Karol Wojtila est né en Pologne en 1920, ordonné prêtre en 1946, il restera évêque de Cracovie de 1958 au 16 octobre 1978, jour où il est élu pape sous le nom de Jean-Paul II. Il a connu tous les drames du 20e siècle, en particulier le nazisme et le communisme. Lors de ses funérailles, le 8 avril 2005, la foule scandait Santo subito ! Il l’est effectivement devenu depuis le 27 avril dernier, soit à peine 9 ans après sa mort.
Je suis dans les mains de Dieu regroupe deux de ses carnets intimes, rédigés entre 1962 et 1984, et de 1984 à 2003. L’ouvrage couvre donc quarante années de la vie du saint. Le premier carnet, de 220 pages, comporte des notations, principalement prises pendant des retraites. Elles sont largement consacrées au sacerdoce et à sa mission d’évêque. Le deuxième comprend principalement des notes prises pendant les retraites de Carême que Jean-Paul II a suivi au Vatican.
Dans son testament, le pape avait instamment demandé à son secrétaire, le cardinal Stanislas Dziwisz, de brûler ses notes après sa mort. Mais celui-ci a refusé au vu de ce témoignage de sainteté. « Ce sont des textes tellement importants que ce serait un crime de les détruire », car ils révèlent « un fragment de son âme et de sa rencontre avec Dieu. »
Voici en effet un livre d’une rare densité. Il nous permet de mieux connaître l’intimité du cœur de cet Pape immense, tout donné à Marie (très présente aux cours de ses méditations) et son exceptionnel amour de l’Eglise...
Certes, ce n’est pas un livre facile d’accès car, comme son nom l’indique, il s’agit de notes. Les phrases sont donc rarement achevées, on passe d’une idée à l’autre, les développements sont souvent interrompus pour être repris plus tard. L’évêque de Cracovie, puis le Pape, n’a fait bien souvent que prendre en note de ce qui lui paraissait important des conférences écoutées.
Mais, ce qu’il écrit est tout à fait remarquable. Ainsi, par exemple, quand il couche par écrit, juste après son élection, ses réflexions suite à sa visite à son « cher ami l’évêque Andrzej Deskur », paralysé par une attaque cérébrale. On y voit sa profonde humilité et son attachement aux signes de l’histoire. Il revient d’ailleurs bien souvent sur les signes des temps que seuls les chrétiens savent discerner (cf. par expl. pp. 362-363).

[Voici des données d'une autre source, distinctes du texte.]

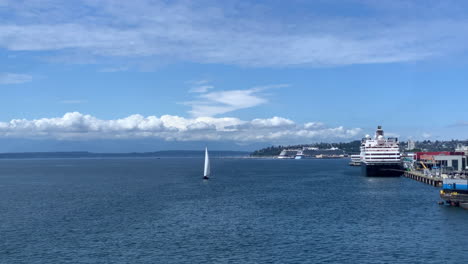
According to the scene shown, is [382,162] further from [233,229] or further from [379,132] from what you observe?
[233,229]

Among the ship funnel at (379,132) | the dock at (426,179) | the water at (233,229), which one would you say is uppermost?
the ship funnel at (379,132)

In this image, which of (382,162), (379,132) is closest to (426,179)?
(382,162)

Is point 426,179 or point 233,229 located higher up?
point 426,179

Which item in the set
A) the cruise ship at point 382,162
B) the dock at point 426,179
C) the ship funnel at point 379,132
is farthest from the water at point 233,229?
the ship funnel at point 379,132

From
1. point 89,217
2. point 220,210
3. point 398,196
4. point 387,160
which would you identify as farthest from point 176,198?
point 387,160

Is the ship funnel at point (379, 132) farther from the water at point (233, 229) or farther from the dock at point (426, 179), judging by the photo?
the water at point (233, 229)

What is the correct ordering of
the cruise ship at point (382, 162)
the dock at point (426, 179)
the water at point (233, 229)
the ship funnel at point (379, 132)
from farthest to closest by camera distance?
the ship funnel at point (379, 132)
the cruise ship at point (382, 162)
the dock at point (426, 179)
the water at point (233, 229)

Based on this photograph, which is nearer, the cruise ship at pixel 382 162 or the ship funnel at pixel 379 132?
the cruise ship at pixel 382 162

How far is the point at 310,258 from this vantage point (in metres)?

"Le 14 octobre, je lui ai rendu visite à l’hôpital, sur le chemin du conclave qui allait désigner le successeur de Jean-Paul Ier. Il m’est difficile de ne pas établir un lien entre le fait que le 16 octobre j’ai été élu et cet événement survenu trois jours plus tôt. Pour moi, le sacrifice d’Andrzej, mon frère évêque, était une préparation à mon élection. par sa souffrance, tout a été placé au cœur du mystère de la Croix et de la Rédemption du Christ. Je trouve une autre analogie avec un événement survenu il y a onze ans. Lors de mon séjour à Rome pour le consistoire qui m’a fait entrer dans le collège des cardinaux, mon ami le P. Maria Jaworski a perdu sa main dans une catastrophe ferroviaire, près de Nidzica. (...) Debitor factus sum... [Je suis devenu le débiteur...]" (p. 194).

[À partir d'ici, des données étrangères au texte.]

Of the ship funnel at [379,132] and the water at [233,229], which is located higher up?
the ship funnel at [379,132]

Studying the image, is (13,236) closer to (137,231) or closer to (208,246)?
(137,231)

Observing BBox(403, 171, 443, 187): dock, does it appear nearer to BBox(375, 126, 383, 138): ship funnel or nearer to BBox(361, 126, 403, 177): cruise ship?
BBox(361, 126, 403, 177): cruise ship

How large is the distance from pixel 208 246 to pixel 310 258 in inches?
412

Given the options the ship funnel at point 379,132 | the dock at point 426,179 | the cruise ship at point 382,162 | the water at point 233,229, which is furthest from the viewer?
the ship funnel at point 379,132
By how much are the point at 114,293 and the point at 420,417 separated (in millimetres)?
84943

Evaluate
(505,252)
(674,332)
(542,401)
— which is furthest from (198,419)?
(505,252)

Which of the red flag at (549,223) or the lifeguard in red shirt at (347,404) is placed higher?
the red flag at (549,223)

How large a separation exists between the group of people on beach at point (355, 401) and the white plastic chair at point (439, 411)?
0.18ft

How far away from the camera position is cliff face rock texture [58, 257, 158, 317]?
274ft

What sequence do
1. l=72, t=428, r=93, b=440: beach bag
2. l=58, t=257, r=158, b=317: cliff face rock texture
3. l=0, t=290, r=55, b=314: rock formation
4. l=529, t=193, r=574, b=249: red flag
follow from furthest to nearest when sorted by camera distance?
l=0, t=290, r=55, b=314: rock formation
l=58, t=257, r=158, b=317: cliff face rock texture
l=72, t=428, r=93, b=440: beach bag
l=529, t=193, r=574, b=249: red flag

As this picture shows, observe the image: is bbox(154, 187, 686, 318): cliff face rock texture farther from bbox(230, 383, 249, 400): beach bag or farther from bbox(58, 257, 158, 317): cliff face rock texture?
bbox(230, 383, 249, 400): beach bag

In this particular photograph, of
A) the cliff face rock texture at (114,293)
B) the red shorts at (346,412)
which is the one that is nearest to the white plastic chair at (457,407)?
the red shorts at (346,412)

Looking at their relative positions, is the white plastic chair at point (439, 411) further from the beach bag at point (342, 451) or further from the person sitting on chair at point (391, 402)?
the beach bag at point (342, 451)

Voici un autre exemple, celui d’une page, datée du 5 mars 1979, lors de la première retraite du Pape en tant que tel :
"14. Conférence IV
L’appel à la sainteté - c’est la réponse essentielle à la question "cur Deus Homo ?". Afin qu’en chacun de nous œuvre la sainteté.
La sainteté concrète.
La sainteté, à laquelle est appelé un homme précis dans des conditions et des circonstances précises "nonostante tutto" [malgré tout] (d’après une enquête parmi les jeunes).
C’est une convocation, qu’il convient de prendre « pour soi » (c’est moi qui suis convoqué, Christ veut travailler en moi et avec moi cette sainteté concrète et unique).
Caractères de sainteté selon les besoins contemporains : 1) caractère « humain », 2) caractère personnel, 3) caractère « ecclésial ».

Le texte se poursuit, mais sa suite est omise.